Report details alleged abuse of Ukrainians at Russian filtration camps

Russian interrogators threatened to put a bullet in a 58-year-old Ukrainian pensioner's head and bury him where no one would find him if he didn't give them $5,000, according to a report released Thursday by Human Rights Watch.

"Then one man came in with a rifle and threatened to cut off my ear to play with it," said the man, identified only as Anatolii V. to protect his identity, about his experience in a so-called filtration camp in Russian-held territory in Ukraine.

Anatolii V., who is now in Germany, was among dozens of Ukrainians whose horrifying accounts are laid out in detail in the HRW report on the Russian camps.

The report comes amid mounting allegations from U.S. and Ukrainian officials about the filtration camps, where Ukrainians are allegedly forced to undergo invasive security checks and interrogations as they flee Russian-held areas. Russian authorities have forcibly brought some of the Ukrainians into Russia, or simply made them disappear, according to the report.

"During the process, [separatist Donetsk People's Republic] or Russian officials collected civilians' biometric data, including fingerprints and photographs of their face looking forward and in profile; searched their bodies, belongings and phones; and questioned them about their political views and ties to Ukrainian armed forces and government agencies," the Human Rights Watch report says. "While for some the wait lasted only hours, many had to remain near the filtration centers for between three days and up to almost a month, waiting to undergo interrogation."

HRW's report quotes family members as saying "those who 'failed' the filtration process in the [Donetsk People's Republic], apparently due to their suspected ties to the Ukrainian military or national groups, were detained and some forcibly disappeared."

U.S. Secretary of State Antony Blinken said in July that an estimated 900,000 to 1.6 million Ukrainians, including 260,000 children, had been "interrogated, detained and forcibly deported" to Russia, adding that the forced deportations are a war crime.

A U.S. intelligence assessment from June said filtration operations had been identified in "18 possible locations in eastern Ukraine and western Russia," with more likely yet to be detected. Last week, a State Department-funded program released a report that documented 21 sites allegedly linked to filtration operations in Ukraine's eastern Donetsk region alone, much of which has been controlled by Russian forces or their separatist allies for months.
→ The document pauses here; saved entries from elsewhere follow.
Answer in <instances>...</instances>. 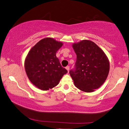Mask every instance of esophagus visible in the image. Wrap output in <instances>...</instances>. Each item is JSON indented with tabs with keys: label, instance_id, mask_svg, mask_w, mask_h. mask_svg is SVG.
<instances>
[{
	"label": "esophagus",
	"instance_id": "1",
	"mask_svg": "<svg viewBox=\"0 0 129 129\" xmlns=\"http://www.w3.org/2000/svg\"><path fill=\"white\" fill-rule=\"evenodd\" d=\"M66 69L67 70V72H69V70H70V67L69 66H67L66 67Z\"/></svg>",
	"mask_w": 129,
	"mask_h": 129
}]
</instances>
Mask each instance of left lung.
I'll return each mask as SVG.
<instances>
[{"label":"left lung","instance_id":"left-lung-1","mask_svg":"<svg viewBox=\"0 0 129 129\" xmlns=\"http://www.w3.org/2000/svg\"><path fill=\"white\" fill-rule=\"evenodd\" d=\"M76 54V69L70 74L75 86L85 92H92L105 82L110 69L109 60L100 47L90 40L73 44Z\"/></svg>","mask_w":129,"mask_h":129}]
</instances>
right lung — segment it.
<instances>
[{"instance_id":"obj_1","label":"right lung","mask_w":129,"mask_h":129,"mask_svg":"<svg viewBox=\"0 0 129 129\" xmlns=\"http://www.w3.org/2000/svg\"><path fill=\"white\" fill-rule=\"evenodd\" d=\"M63 44L53 38L41 40L28 52L24 62L29 80L42 91L52 89L67 73L60 65L56 53Z\"/></svg>"}]
</instances>
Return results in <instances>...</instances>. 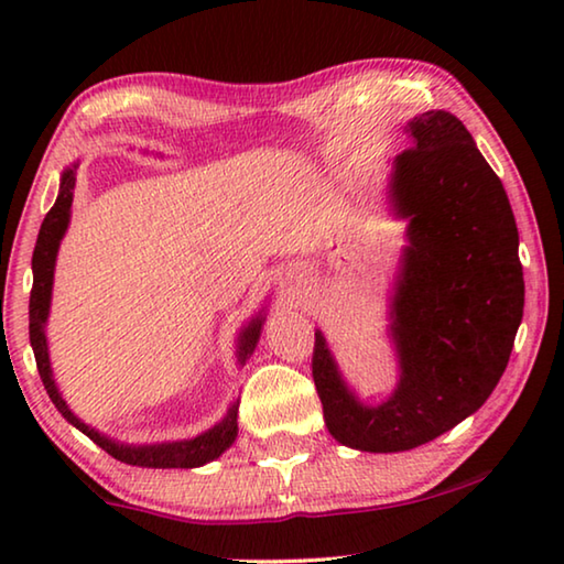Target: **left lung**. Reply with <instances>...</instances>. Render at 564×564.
Masks as SVG:
<instances>
[{"mask_svg": "<svg viewBox=\"0 0 564 564\" xmlns=\"http://www.w3.org/2000/svg\"><path fill=\"white\" fill-rule=\"evenodd\" d=\"M386 212L405 224L386 336L393 390L358 395L316 328L313 380L328 433L360 453H403L480 410L508 368L522 323L520 236L502 181L447 111L410 119Z\"/></svg>", "mask_w": 564, "mask_h": 564, "instance_id": "left-lung-1", "label": "left lung"}]
</instances>
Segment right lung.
I'll return each instance as SVG.
<instances>
[{
  "label": "right lung",
  "instance_id": "1",
  "mask_svg": "<svg viewBox=\"0 0 564 564\" xmlns=\"http://www.w3.org/2000/svg\"><path fill=\"white\" fill-rule=\"evenodd\" d=\"M161 156V154H159ZM76 169H79V161L66 166L59 176V194H56V202L52 212L44 216V224L40 228V236H36L34 256H32V295H30V343L36 358V368H40L42 383L50 393L52 403L56 410L66 417V423H72L76 431H82L89 441L97 443L101 451H107L111 457L137 465V467H159V470H166V467H202L206 463H214L221 457L228 447L236 443L238 437V395L228 403L224 417L206 427L204 433L194 437H181V441H161V443H123L111 437L107 433L97 431L89 423L74 413V410L66 405L59 386H56L52 358H50V338H46V323H50V311H52V291H54V269H56V256H59L62 238L66 236V228L72 221V202H74V186H76ZM265 323V305L261 311H256L251 318H248L241 330L236 336V366L243 368L246 360L253 356L256 346L261 340V330Z\"/></svg>",
  "mask_w": 564,
  "mask_h": 564
}]
</instances>
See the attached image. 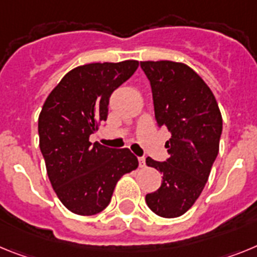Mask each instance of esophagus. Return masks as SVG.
<instances>
[{
  "label": "esophagus",
  "mask_w": 257,
  "mask_h": 257,
  "mask_svg": "<svg viewBox=\"0 0 257 257\" xmlns=\"http://www.w3.org/2000/svg\"><path fill=\"white\" fill-rule=\"evenodd\" d=\"M138 162H140V167H142V168H144V167L146 166V159H145L144 156H141V158H138Z\"/></svg>",
  "instance_id": "esophagus-1"
}]
</instances>
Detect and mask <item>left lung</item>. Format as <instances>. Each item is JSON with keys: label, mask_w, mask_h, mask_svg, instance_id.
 I'll list each match as a JSON object with an SVG mask.
<instances>
[{"label": "left lung", "mask_w": 257, "mask_h": 257, "mask_svg": "<svg viewBox=\"0 0 257 257\" xmlns=\"http://www.w3.org/2000/svg\"><path fill=\"white\" fill-rule=\"evenodd\" d=\"M150 81L158 126H167L168 159L146 164L163 175L160 187L147 194L149 208L166 218L191 208L204 189L218 154L222 117L211 89L195 71L171 61L141 62Z\"/></svg>", "instance_id": "1"}]
</instances>
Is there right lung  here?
<instances>
[{
	"mask_svg": "<svg viewBox=\"0 0 257 257\" xmlns=\"http://www.w3.org/2000/svg\"><path fill=\"white\" fill-rule=\"evenodd\" d=\"M137 68V61L76 67L42 106L40 150L49 180L63 206L76 215L103 211L121 176L138 167L129 149H111L89 141L107 120L112 91Z\"/></svg>",
	"mask_w": 257,
	"mask_h": 257,
	"instance_id": "1",
	"label": "right lung"
}]
</instances>
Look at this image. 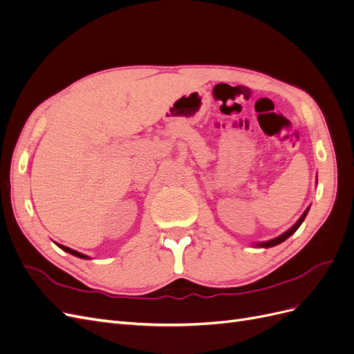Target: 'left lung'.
<instances>
[{"instance_id": "obj_1", "label": "left lung", "mask_w": 354, "mask_h": 354, "mask_svg": "<svg viewBox=\"0 0 354 354\" xmlns=\"http://www.w3.org/2000/svg\"><path fill=\"white\" fill-rule=\"evenodd\" d=\"M308 209H310V207H307V209L303 212V216L299 217L298 220H297V223L294 224L292 227H289L286 232H283L282 234H279V236L277 238H273V239H270V241H264V242H257V243H254V246H259V248H270V246H274V245H279V243H282L283 241H286L289 236H291V234H294L295 232H297V229L301 226V223L304 221V218H306V216H307V212H308Z\"/></svg>"}]
</instances>
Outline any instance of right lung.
Wrapping results in <instances>:
<instances>
[{
    "label": "right lung",
    "mask_w": 354,
    "mask_h": 354,
    "mask_svg": "<svg viewBox=\"0 0 354 354\" xmlns=\"http://www.w3.org/2000/svg\"><path fill=\"white\" fill-rule=\"evenodd\" d=\"M57 246H59V248H62L63 251H66V252H69V254H72V255H75V257H78V259H84V260H88V259H90L88 255H85V254H82V252L75 251V250H72V248H68V246H65V245L57 243Z\"/></svg>",
    "instance_id": "right-lung-1"
}]
</instances>
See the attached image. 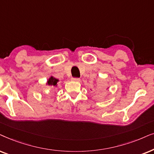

"This adds to the growing body of credible reporting and evidence on filtration operations that should deeply concern us all," the State Department said.

Russia has denied the allegations, claiming that it's providing humanitarian assistance to Ukrainians from occupied areas.

Anatolii V. told HRW that Russian forces had also detained his stepson during house-to-house searches. He said his stepson was released after three weeks in custody, with six broken ribs and a broken jaw.

When a Ukrainian volunteer tried to rescue 17 children from a Mariupol health care facility, Russian-backed forces put the children on a bus and drove them to the self-declared Donetsk People's Republic, which is controlled by Russian backed separatist, HRW said. The whereabouts of 11 of the children were still unknown, according to the report.

Two teenage brothers feeling Mariupol were forcibly separated from their mother, who previously served in Ukraine's armed forces, the report says. After authorities promised they would be reunited with their mother, they were eventually retrieved by their father who lives in Russia, according the the report. Russian authorities told the man that the younger son would be placed in an orphanage. The mother's fate is unknown, HRW said.

Ukrainians told the New York-based international rights group that the conditions in the filtration camps where they were held were squalid, with little food and sickness spreading.

"The evidence of Russian forces interrogating, detaining, and forcibly deporting hundreds of thousands of Ukrainians, including children, continues to mount," U.S. ambassador to the United Nations Linda Thomas-Greenfield said last week. "Their reasons are clear: They want to destroy Ukraine — its culture, its people, its very existence."